*** Supplied text
Methods – Edge Python

Built-in methods on str, bytes, list, dict, set, plus a small set on int and float. The set is curated for common operations. Rarely used variants are omitted, documented per section.

int exposes bit_length, bit_count, to_bytes, and the from_bytes classmethod; float exposes is_integer (see int / float methods). tuple has no methods: (1, 2).count(1) raises AttributeError; use sum(1 for x in t if x == v).

# Methods are accessed with dot notation print("hello".upper()) print([3, 1, 2].count(1)) print({"a": 1}.get("a"))

Output · expected


HELLO
1
1

String methods

Case transforms

title titlecases each word (a maximal run of letters); digits and punctuation are word boundaries. casefold is aggressive lowercasing for caseless comparison. swapcase flips each letter’s case.

print("hello".upper()) print("HELLO".lower()) print("hello world".capitalize()) print("hello WORLD".title()) print("Hello".casefold()) print("Hello World".swapcase())

Output · expected


HELLO
hello
Hello world
Hello World
hello
hELLO wORLD

Whitespace

print(" hi ".strip()) print(" hi ".lstrip()) print(" hi ".rstrip()) # With a custom strip set print("xxhelloxx".strip("x"))

Output · expected


hi
hi  
  hi
hello

Predicates

isdigit (Unicode-aware), isalpha, isalnum, isspace, plus the cased predicates isupper / islower / istitle. The cased ones need at least one cased character. All return False on empty string.

print("123".isdigit()) print("abc".isalpha()) print("abc123".isalnum()) print(" ".isspace()) print("ABC".isupper()) print("abc".islower()) print("Hello World".istitle())
******
**Actions to take**
1 - Using the Edge Python methods page above, answer each of these:
(a) Which methods does int expose?
(b) What error does (1, 2).count(1) raise?
(c) What do all the string predicates return on an empty string?
2 - Name every string method listed in the Predicates section of the Edge Python methods page.
*** Data extract
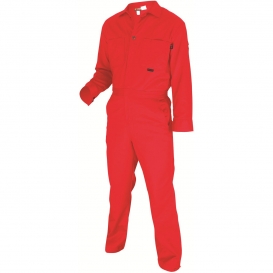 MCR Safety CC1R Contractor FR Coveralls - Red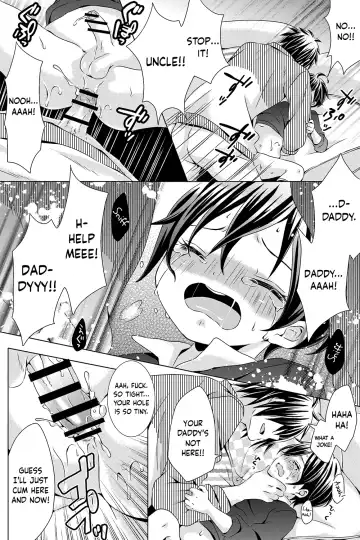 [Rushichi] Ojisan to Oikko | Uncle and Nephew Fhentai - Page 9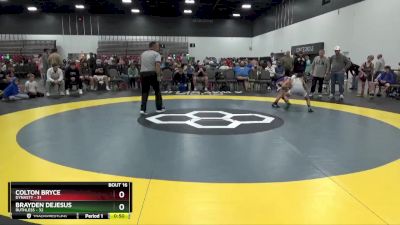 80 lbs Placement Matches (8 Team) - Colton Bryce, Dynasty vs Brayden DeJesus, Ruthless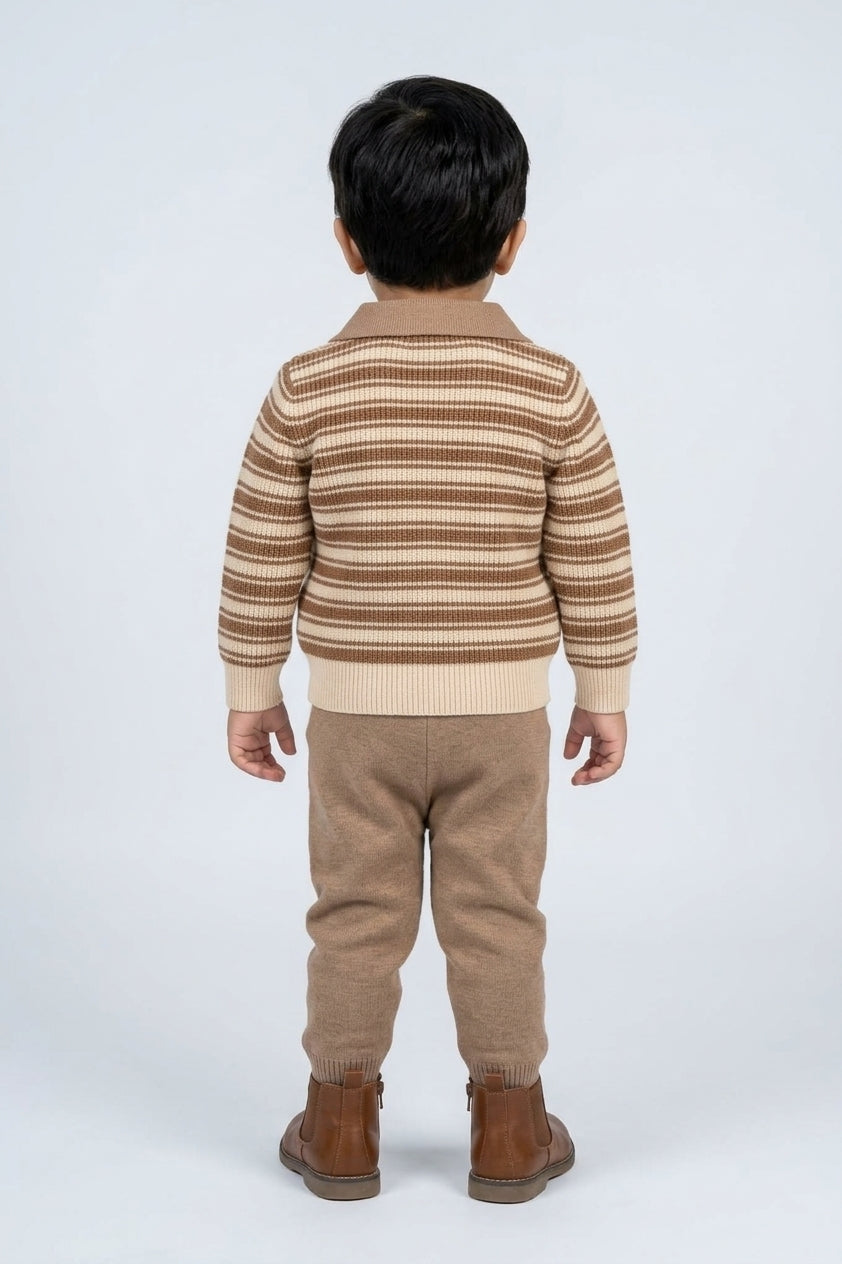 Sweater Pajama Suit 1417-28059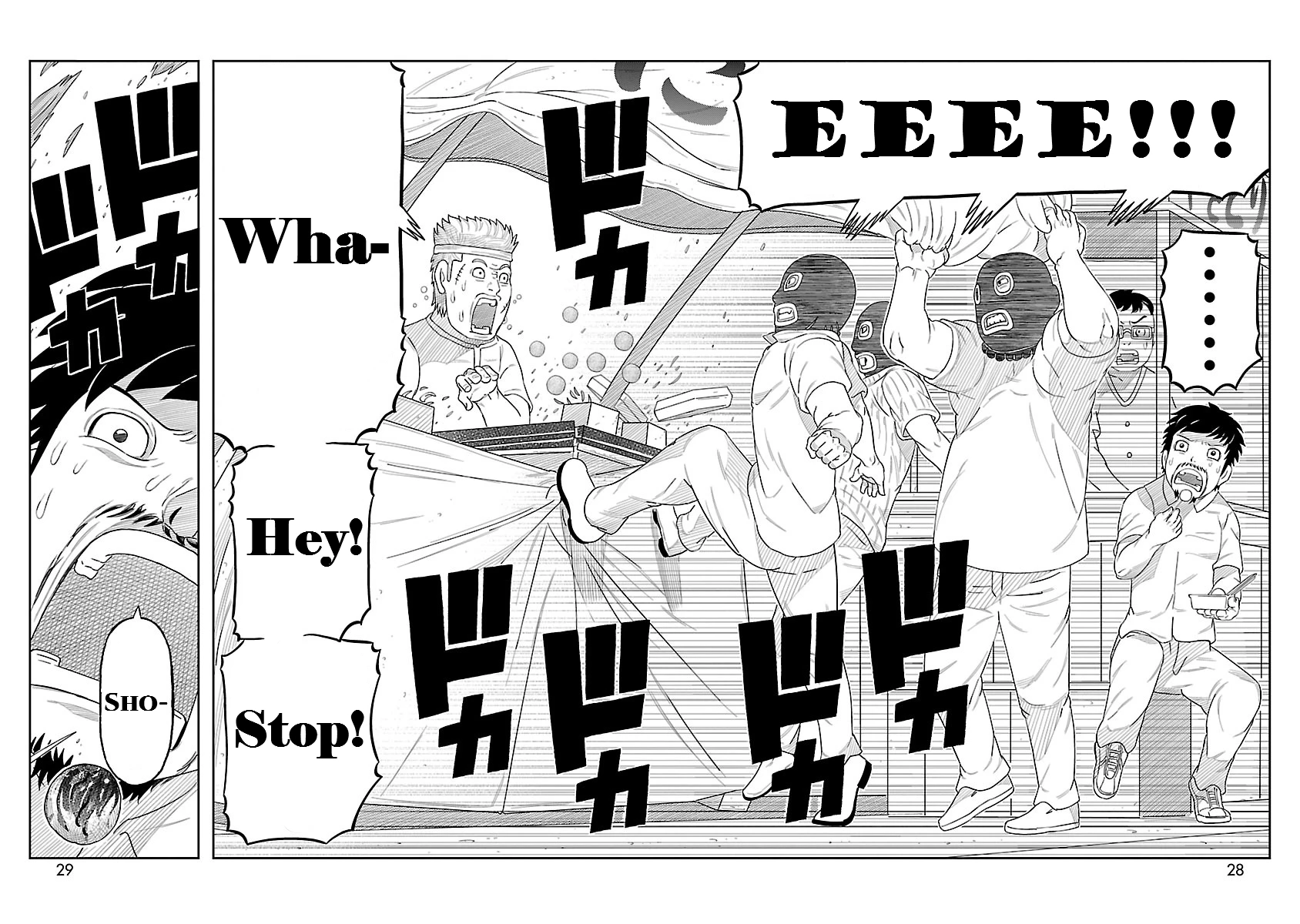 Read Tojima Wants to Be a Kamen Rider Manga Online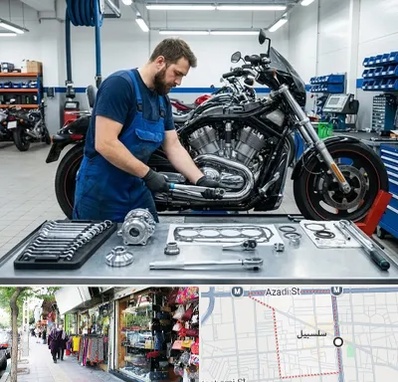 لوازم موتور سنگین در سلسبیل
******
*** Data extract
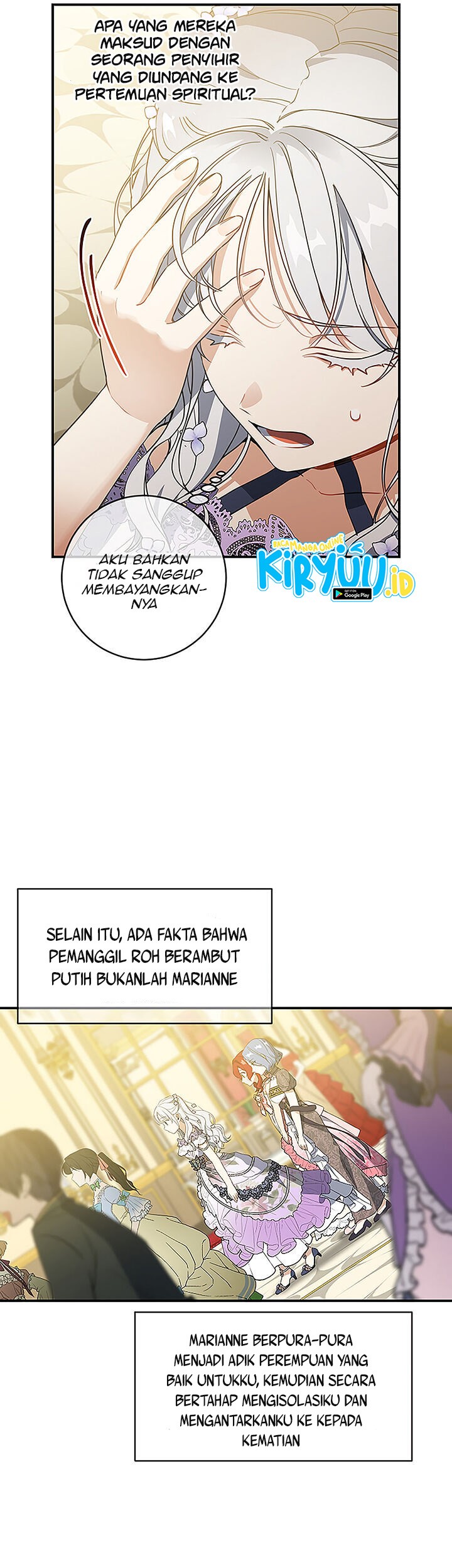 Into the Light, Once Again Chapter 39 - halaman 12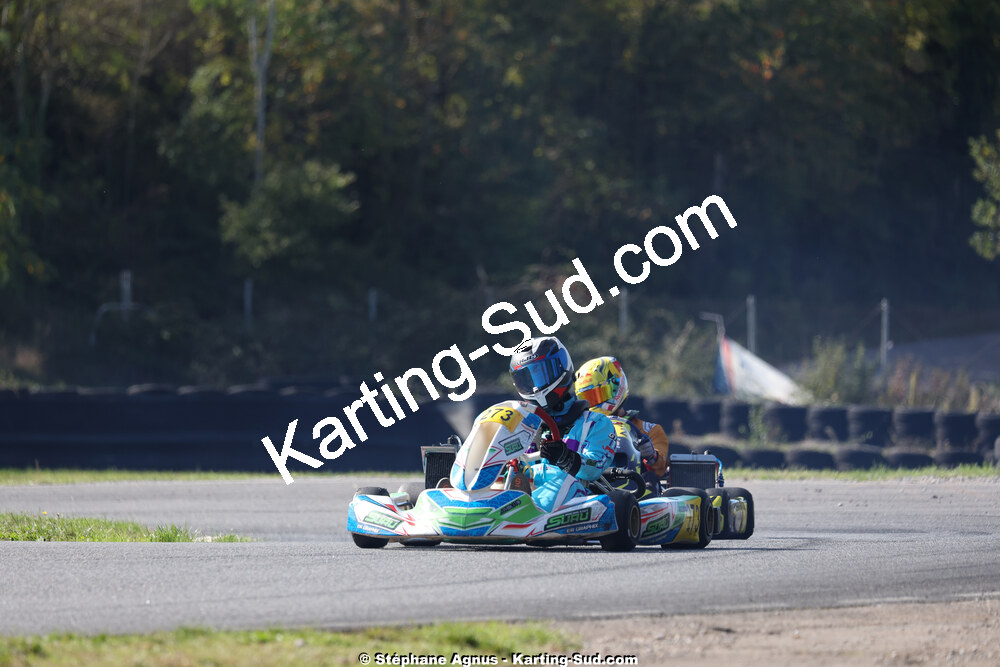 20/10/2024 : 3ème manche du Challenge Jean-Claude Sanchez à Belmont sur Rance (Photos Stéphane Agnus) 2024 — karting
******
**Answers to each task**
1 -
(a) bit_length, bit_count, to_bytes, and the from_bytes classmethod
(b) AttributeError
(c) False

2 - isdigit, isalpha, isalnum, isspace, isupper, islower, istitle